Victor Wright, Assistant District Attorney, with him William J. Brady, Jr., Assistant District Attorney, and Samuel Dash, Acting District Attorney, for appellee.
Before Rhodes, P.j., Ross, Gunther, Wright, Woodside, and Ervin, JJ. (hirt, J., absent).
[ 178 Pa. Super. Page 398]
OPINION BY WOODSIDE, J.
The appellant's son was brought into juvenile court as a delinquent. The appellant was coerced by the juvenile court into paying $585 to those whose property had been stolen or damaged in burglaries in which appellant's son was alleged to have participated.
[ 178 Pa. Super. Page 399]
In an appeal to this court, Weiner Appeal, 176 Pa. Superior Ct. 255, 260, 261, 106 A.2d 915 (1954) we said, speaking through Judge HIRT: "... there is nothing in The Juvenile Court Law which authorizes the court to compel the parents to make restitution satisfying the civil demands of the victims of the child's delinquency and the juvenile court has no power by attachment to enforce such orders when made...
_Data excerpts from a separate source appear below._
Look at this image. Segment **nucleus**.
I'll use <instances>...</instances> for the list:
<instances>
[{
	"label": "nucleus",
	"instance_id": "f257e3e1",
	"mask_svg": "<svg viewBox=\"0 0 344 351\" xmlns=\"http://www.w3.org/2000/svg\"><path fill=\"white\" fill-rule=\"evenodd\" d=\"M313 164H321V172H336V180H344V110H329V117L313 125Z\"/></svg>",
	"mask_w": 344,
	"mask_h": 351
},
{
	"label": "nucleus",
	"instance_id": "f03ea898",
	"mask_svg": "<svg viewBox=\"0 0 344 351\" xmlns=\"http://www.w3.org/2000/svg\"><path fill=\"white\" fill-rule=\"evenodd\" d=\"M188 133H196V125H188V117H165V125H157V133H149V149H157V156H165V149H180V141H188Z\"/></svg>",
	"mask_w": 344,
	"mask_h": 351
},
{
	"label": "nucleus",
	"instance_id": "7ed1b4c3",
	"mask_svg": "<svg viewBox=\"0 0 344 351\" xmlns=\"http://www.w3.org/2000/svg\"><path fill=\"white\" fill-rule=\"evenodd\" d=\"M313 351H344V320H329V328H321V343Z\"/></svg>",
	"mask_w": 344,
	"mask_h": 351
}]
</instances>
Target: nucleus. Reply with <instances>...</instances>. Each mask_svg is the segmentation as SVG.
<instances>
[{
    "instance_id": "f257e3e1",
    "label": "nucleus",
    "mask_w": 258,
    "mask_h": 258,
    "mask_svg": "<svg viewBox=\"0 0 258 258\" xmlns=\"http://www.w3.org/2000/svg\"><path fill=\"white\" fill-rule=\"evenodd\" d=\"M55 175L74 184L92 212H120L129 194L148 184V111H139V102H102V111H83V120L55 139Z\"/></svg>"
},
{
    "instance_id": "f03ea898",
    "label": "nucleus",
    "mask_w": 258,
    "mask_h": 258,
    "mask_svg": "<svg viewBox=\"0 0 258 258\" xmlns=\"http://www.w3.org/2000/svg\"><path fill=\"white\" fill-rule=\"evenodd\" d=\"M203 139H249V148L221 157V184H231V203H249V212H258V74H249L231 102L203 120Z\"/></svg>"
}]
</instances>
"The reversal in this case may be an empty victory for appellant since he complied with the order by making restitution as a condition to regaining custody of his child. But he nevertheless is entitled to be heard in the lower court and to such redress as is possible under the circumstances."
The Municipal Court of Philadelphia, sitting as a juvenile court heard the father, but refused to order the people to whom the "restitution" was made to return the money paid them by appellant.
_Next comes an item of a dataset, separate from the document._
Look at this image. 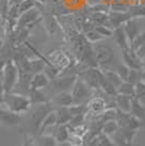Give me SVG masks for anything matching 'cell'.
<instances>
[{"mask_svg":"<svg viewBox=\"0 0 145 146\" xmlns=\"http://www.w3.org/2000/svg\"><path fill=\"white\" fill-rule=\"evenodd\" d=\"M88 3H90L91 6H96V5L102 3V0H88Z\"/></svg>","mask_w":145,"mask_h":146,"instance_id":"41","label":"cell"},{"mask_svg":"<svg viewBox=\"0 0 145 146\" xmlns=\"http://www.w3.org/2000/svg\"><path fill=\"white\" fill-rule=\"evenodd\" d=\"M86 105H87V113L93 116H100L106 110L109 109L107 100L102 96L92 97Z\"/></svg>","mask_w":145,"mask_h":146,"instance_id":"10","label":"cell"},{"mask_svg":"<svg viewBox=\"0 0 145 146\" xmlns=\"http://www.w3.org/2000/svg\"><path fill=\"white\" fill-rule=\"evenodd\" d=\"M42 18L43 15L38 7L34 8V9H31L30 11L21 14V17L18 20L17 29L19 27L20 30H23L25 27H31L34 23H37Z\"/></svg>","mask_w":145,"mask_h":146,"instance_id":"7","label":"cell"},{"mask_svg":"<svg viewBox=\"0 0 145 146\" xmlns=\"http://www.w3.org/2000/svg\"><path fill=\"white\" fill-rule=\"evenodd\" d=\"M132 97H129L122 94H117L115 97L116 108L122 112L130 113L132 110Z\"/></svg>","mask_w":145,"mask_h":146,"instance_id":"20","label":"cell"},{"mask_svg":"<svg viewBox=\"0 0 145 146\" xmlns=\"http://www.w3.org/2000/svg\"><path fill=\"white\" fill-rule=\"evenodd\" d=\"M81 2H82V0H69V6L75 8V7L80 6Z\"/></svg>","mask_w":145,"mask_h":146,"instance_id":"40","label":"cell"},{"mask_svg":"<svg viewBox=\"0 0 145 146\" xmlns=\"http://www.w3.org/2000/svg\"><path fill=\"white\" fill-rule=\"evenodd\" d=\"M0 122L3 127L12 128V127H18L22 122V115L17 113L14 111H11L8 108L1 106L0 110Z\"/></svg>","mask_w":145,"mask_h":146,"instance_id":"9","label":"cell"},{"mask_svg":"<svg viewBox=\"0 0 145 146\" xmlns=\"http://www.w3.org/2000/svg\"><path fill=\"white\" fill-rule=\"evenodd\" d=\"M79 78L84 80L93 90H100L106 80L104 71L95 67H90L87 70L81 72L79 74Z\"/></svg>","mask_w":145,"mask_h":146,"instance_id":"4","label":"cell"},{"mask_svg":"<svg viewBox=\"0 0 145 146\" xmlns=\"http://www.w3.org/2000/svg\"><path fill=\"white\" fill-rule=\"evenodd\" d=\"M118 94H122V95H126L129 97H135V91H134V84L130 83V82H122L119 87H118Z\"/></svg>","mask_w":145,"mask_h":146,"instance_id":"28","label":"cell"},{"mask_svg":"<svg viewBox=\"0 0 145 146\" xmlns=\"http://www.w3.org/2000/svg\"><path fill=\"white\" fill-rule=\"evenodd\" d=\"M1 86H2V94L11 93L12 90L18 84L20 78V69L18 63L14 60L10 59L5 61L1 70Z\"/></svg>","mask_w":145,"mask_h":146,"instance_id":"2","label":"cell"},{"mask_svg":"<svg viewBox=\"0 0 145 146\" xmlns=\"http://www.w3.org/2000/svg\"><path fill=\"white\" fill-rule=\"evenodd\" d=\"M84 37L86 38V40L90 42L91 44L99 43V42H102L104 38H105V37L102 36L95 29H94V30H91V31H87V32L85 33Z\"/></svg>","mask_w":145,"mask_h":146,"instance_id":"31","label":"cell"},{"mask_svg":"<svg viewBox=\"0 0 145 146\" xmlns=\"http://www.w3.org/2000/svg\"><path fill=\"white\" fill-rule=\"evenodd\" d=\"M43 23L45 30L48 33L49 36H56V34L60 31V25L58 23L57 19L53 13H45L43 14Z\"/></svg>","mask_w":145,"mask_h":146,"instance_id":"14","label":"cell"},{"mask_svg":"<svg viewBox=\"0 0 145 146\" xmlns=\"http://www.w3.org/2000/svg\"><path fill=\"white\" fill-rule=\"evenodd\" d=\"M96 142H97V146H118L112 141V139L110 136H108V135H106V134L104 133H100L97 136Z\"/></svg>","mask_w":145,"mask_h":146,"instance_id":"32","label":"cell"},{"mask_svg":"<svg viewBox=\"0 0 145 146\" xmlns=\"http://www.w3.org/2000/svg\"><path fill=\"white\" fill-rule=\"evenodd\" d=\"M48 60L59 70H65L70 66V58L62 51H55L48 57Z\"/></svg>","mask_w":145,"mask_h":146,"instance_id":"15","label":"cell"},{"mask_svg":"<svg viewBox=\"0 0 145 146\" xmlns=\"http://www.w3.org/2000/svg\"><path fill=\"white\" fill-rule=\"evenodd\" d=\"M22 146H36V145H35V142L33 141V137L31 135H29V134H25Z\"/></svg>","mask_w":145,"mask_h":146,"instance_id":"38","label":"cell"},{"mask_svg":"<svg viewBox=\"0 0 145 146\" xmlns=\"http://www.w3.org/2000/svg\"><path fill=\"white\" fill-rule=\"evenodd\" d=\"M71 133H72V131L69 128V125L68 124H62V125H58L55 129L54 136L56 137L58 144H65V143H68Z\"/></svg>","mask_w":145,"mask_h":146,"instance_id":"22","label":"cell"},{"mask_svg":"<svg viewBox=\"0 0 145 146\" xmlns=\"http://www.w3.org/2000/svg\"><path fill=\"white\" fill-rule=\"evenodd\" d=\"M134 91H135V97L141 99L145 96V81L141 80L138 83L134 84Z\"/></svg>","mask_w":145,"mask_h":146,"instance_id":"34","label":"cell"},{"mask_svg":"<svg viewBox=\"0 0 145 146\" xmlns=\"http://www.w3.org/2000/svg\"><path fill=\"white\" fill-rule=\"evenodd\" d=\"M87 146H97V142H96V139H94V140H92L88 142V144Z\"/></svg>","mask_w":145,"mask_h":146,"instance_id":"43","label":"cell"},{"mask_svg":"<svg viewBox=\"0 0 145 146\" xmlns=\"http://www.w3.org/2000/svg\"><path fill=\"white\" fill-rule=\"evenodd\" d=\"M142 72L143 70H135V69H131L130 70V74H129V79L127 82H130L132 84L138 83L139 81L142 80Z\"/></svg>","mask_w":145,"mask_h":146,"instance_id":"35","label":"cell"},{"mask_svg":"<svg viewBox=\"0 0 145 146\" xmlns=\"http://www.w3.org/2000/svg\"><path fill=\"white\" fill-rule=\"evenodd\" d=\"M131 113L136 117L143 124H145V106L141 102V99L134 97L132 99V110Z\"/></svg>","mask_w":145,"mask_h":146,"instance_id":"23","label":"cell"},{"mask_svg":"<svg viewBox=\"0 0 145 146\" xmlns=\"http://www.w3.org/2000/svg\"><path fill=\"white\" fill-rule=\"evenodd\" d=\"M1 106L17 113L23 115V113H27L31 110L32 103L29 96L14 94V93H5L2 94V98H1Z\"/></svg>","mask_w":145,"mask_h":146,"instance_id":"1","label":"cell"},{"mask_svg":"<svg viewBox=\"0 0 145 146\" xmlns=\"http://www.w3.org/2000/svg\"><path fill=\"white\" fill-rule=\"evenodd\" d=\"M114 38H115L116 44L118 45V47H119L122 51L131 48V44H130V40H129L127 34H126V32H124L123 25L114 30Z\"/></svg>","mask_w":145,"mask_h":146,"instance_id":"17","label":"cell"},{"mask_svg":"<svg viewBox=\"0 0 145 146\" xmlns=\"http://www.w3.org/2000/svg\"><path fill=\"white\" fill-rule=\"evenodd\" d=\"M27 96L30 98L32 106L49 103L48 98L46 97L42 93V91H39V90H29L27 91Z\"/></svg>","mask_w":145,"mask_h":146,"instance_id":"24","label":"cell"},{"mask_svg":"<svg viewBox=\"0 0 145 146\" xmlns=\"http://www.w3.org/2000/svg\"><path fill=\"white\" fill-rule=\"evenodd\" d=\"M131 18V14L129 12H112L109 14V27L111 29H117L124 24L127 21H129Z\"/></svg>","mask_w":145,"mask_h":146,"instance_id":"16","label":"cell"},{"mask_svg":"<svg viewBox=\"0 0 145 146\" xmlns=\"http://www.w3.org/2000/svg\"><path fill=\"white\" fill-rule=\"evenodd\" d=\"M68 143H70L73 146H82L83 145V136L75 133V132H72L70 137H69Z\"/></svg>","mask_w":145,"mask_h":146,"instance_id":"37","label":"cell"},{"mask_svg":"<svg viewBox=\"0 0 145 146\" xmlns=\"http://www.w3.org/2000/svg\"><path fill=\"white\" fill-rule=\"evenodd\" d=\"M95 51V57L98 66L100 67H107L109 66L115 58V51L107 44H98L96 43L94 47Z\"/></svg>","mask_w":145,"mask_h":146,"instance_id":"6","label":"cell"},{"mask_svg":"<svg viewBox=\"0 0 145 146\" xmlns=\"http://www.w3.org/2000/svg\"><path fill=\"white\" fill-rule=\"evenodd\" d=\"M54 109L53 104H42V105H36L27 112L29 113V129L33 134H38L39 128L42 125L44 119L48 115L51 110Z\"/></svg>","mask_w":145,"mask_h":146,"instance_id":"3","label":"cell"},{"mask_svg":"<svg viewBox=\"0 0 145 146\" xmlns=\"http://www.w3.org/2000/svg\"><path fill=\"white\" fill-rule=\"evenodd\" d=\"M62 146H73V145H71L70 143H65V144H62Z\"/></svg>","mask_w":145,"mask_h":146,"instance_id":"46","label":"cell"},{"mask_svg":"<svg viewBox=\"0 0 145 146\" xmlns=\"http://www.w3.org/2000/svg\"><path fill=\"white\" fill-rule=\"evenodd\" d=\"M69 110H70L72 117L86 115L87 113V105H84V104H73L72 106L69 107Z\"/></svg>","mask_w":145,"mask_h":146,"instance_id":"30","label":"cell"},{"mask_svg":"<svg viewBox=\"0 0 145 146\" xmlns=\"http://www.w3.org/2000/svg\"><path fill=\"white\" fill-rule=\"evenodd\" d=\"M51 80L47 76V74L45 72H39L33 75V78L31 80L30 83V90H39L42 91L45 87L49 85Z\"/></svg>","mask_w":145,"mask_h":146,"instance_id":"18","label":"cell"},{"mask_svg":"<svg viewBox=\"0 0 145 146\" xmlns=\"http://www.w3.org/2000/svg\"><path fill=\"white\" fill-rule=\"evenodd\" d=\"M76 80H78L76 75H67V76L57 78V79L53 80L51 84L58 93L59 92H71Z\"/></svg>","mask_w":145,"mask_h":146,"instance_id":"11","label":"cell"},{"mask_svg":"<svg viewBox=\"0 0 145 146\" xmlns=\"http://www.w3.org/2000/svg\"><path fill=\"white\" fill-rule=\"evenodd\" d=\"M22 1H24V0H9L10 6H13V5H20Z\"/></svg>","mask_w":145,"mask_h":146,"instance_id":"42","label":"cell"},{"mask_svg":"<svg viewBox=\"0 0 145 146\" xmlns=\"http://www.w3.org/2000/svg\"><path fill=\"white\" fill-rule=\"evenodd\" d=\"M122 59L124 61V64L128 66L130 69L142 70V61H141V58H139V56L136 55V52L132 48L122 51Z\"/></svg>","mask_w":145,"mask_h":146,"instance_id":"13","label":"cell"},{"mask_svg":"<svg viewBox=\"0 0 145 146\" xmlns=\"http://www.w3.org/2000/svg\"><path fill=\"white\" fill-rule=\"evenodd\" d=\"M141 61H142V70L144 71L145 70V57H143V58L141 59Z\"/></svg>","mask_w":145,"mask_h":146,"instance_id":"44","label":"cell"},{"mask_svg":"<svg viewBox=\"0 0 145 146\" xmlns=\"http://www.w3.org/2000/svg\"><path fill=\"white\" fill-rule=\"evenodd\" d=\"M95 30L104 37L114 36V30L107 25H97V26H95Z\"/></svg>","mask_w":145,"mask_h":146,"instance_id":"36","label":"cell"},{"mask_svg":"<svg viewBox=\"0 0 145 146\" xmlns=\"http://www.w3.org/2000/svg\"><path fill=\"white\" fill-rule=\"evenodd\" d=\"M117 121L119 123V125L122 128H128V129H132V130H139L143 123L140 121L136 117H134L130 112H122L120 110L117 109V117H116Z\"/></svg>","mask_w":145,"mask_h":146,"instance_id":"8","label":"cell"},{"mask_svg":"<svg viewBox=\"0 0 145 146\" xmlns=\"http://www.w3.org/2000/svg\"><path fill=\"white\" fill-rule=\"evenodd\" d=\"M135 52H136V55L139 56V58H143L145 57V44H143L142 46H140L139 48L135 50Z\"/></svg>","mask_w":145,"mask_h":146,"instance_id":"39","label":"cell"},{"mask_svg":"<svg viewBox=\"0 0 145 146\" xmlns=\"http://www.w3.org/2000/svg\"><path fill=\"white\" fill-rule=\"evenodd\" d=\"M104 74H105V78L108 81L110 84L115 86L116 88L118 90V87L122 84V82H124L123 80L119 76V74L116 72V71H110V70H104Z\"/></svg>","mask_w":145,"mask_h":146,"instance_id":"27","label":"cell"},{"mask_svg":"<svg viewBox=\"0 0 145 146\" xmlns=\"http://www.w3.org/2000/svg\"><path fill=\"white\" fill-rule=\"evenodd\" d=\"M123 29H124V32L127 34L129 40H130V44H132L133 40L142 33L141 32V23H140L139 18L130 19L129 21H127L123 24Z\"/></svg>","mask_w":145,"mask_h":146,"instance_id":"12","label":"cell"},{"mask_svg":"<svg viewBox=\"0 0 145 146\" xmlns=\"http://www.w3.org/2000/svg\"><path fill=\"white\" fill-rule=\"evenodd\" d=\"M58 127V119H57V112H56V109H53L48 115L46 116V118L44 119L42 125L39 128V132H38V135H42L44 134V132L48 129L51 128H57Z\"/></svg>","mask_w":145,"mask_h":146,"instance_id":"21","label":"cell"},{"mask_svg":"<svg viewBox=\"0 0 145 146\" xmlns=\"http://www.w3.org/2000/svg\"><path fill=\"white\" fill-rule=\"evenodd\" d=\"M142 80H144V81H145V70L142 72Z\"/></svg>","mask_w":145,"mask_h":146,"instance_id":"45","label":"cell"},{"mask_svg":"<svg viewBox=\"0 0 145 146\" xmlns=\"http://www.w3.org/2000/svg\"><path fill=\"white\" fill-rule=\"evenodd\" d=\"M58 142L54 135L42 134L38 136V146H57Z\"/></svg>","mask_w":145,"mask_h":146,"instance_id":"29","label":"cell"},{"mask_svg":"<svg viewBox=\"0 0 145 146\" xmlns=\"http://www.w3.org/2000/svg\"><path fill=\"white\" fill-rule=\"evenodd\" d=\"M94 90L88 85L84 80L81 78H78L75 84L73 86L71 94L74 98V103L75 104H83L84 102H88L91 99V96L93 95Z\"/></svg>","mask_w":145,"mask_h":146,"instance_id":"5","label":"cell"},{"mask_svg":"<svg viewBox=\"0 0 145 146\" xmlns=\"http://www.w3.org/2000/svg\"><path fill=\"white\" fill-rule=\"evenodd\" d=\"M51 104H54L57 107H70L75 103L71 92H59L53 98Z\"/></svg>","mask_w":145,"mask_h":146,"instance_id":"19","label":"cell"},{"mask_svg":"<svg viewBox=\"0 0 145 146\" xmlns=\"http://www.w3.org/2000/svg\"><path fill=\"white\" fill-rule=\"evenodd\" d=\"M57 119H58V125L62 124H69L72 120V115L69 110V107H57Z\"/></svg>","mask_w":145,"mask_h":146,"instance_id":"25","label":"cell"},{"mask_svg":"<svg viewBox=\"0 0 145 146\" xmlns=\"http://www.w3.org/2000/svg\"><path fill=\"white\" fill-rule=\"evenodd\" d=\"M130 70H131V69L128 67V66H126V64H118V66L116 67V72L119 74V76H120L124 82L128 81V79H129Z\"/></svg>","mask_w":145,"mask_h":146,"instance_id":"33","label":"cell"},{"mask_svg":"<svg viewBox=\"0 0 145 146\" xmlns=\"http://www.w3.org/2000/svg\"><path fill=\"white\" fill-rule=\"evenodd\" d=\"M120 128L119 123L117 121V119H110L104 123L103 129H102V133L106 134L108 136H111L112 134H115Z\"/></svg>","mask_w":145,"mask_h":146,"instance_id":"26","label":"cell"}]
</instances>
On appeal to this court from the refusal of the lower court to make said order, the appellant, acting as his own lawyer, raised 34 questions, but there is actually only one question before us. It is whether the juvenile division of the Municipal Court of Philadelphia upon petition of appellant has authority to direct those who had received the aforesaid sum to repay it to appellant. If the court has such authority under the facts of this case it should exercise it.
It was our inability to find such authority that prompted us to suggest when this case was previously before us that the reversal granted therein might "be an empty victory for appellant." There is nothing in The Juvenile Court Law which gives that court authority to compel the recipient to return a payment made in the form of restitution even if the payer was improperly persuaded to do so by the court.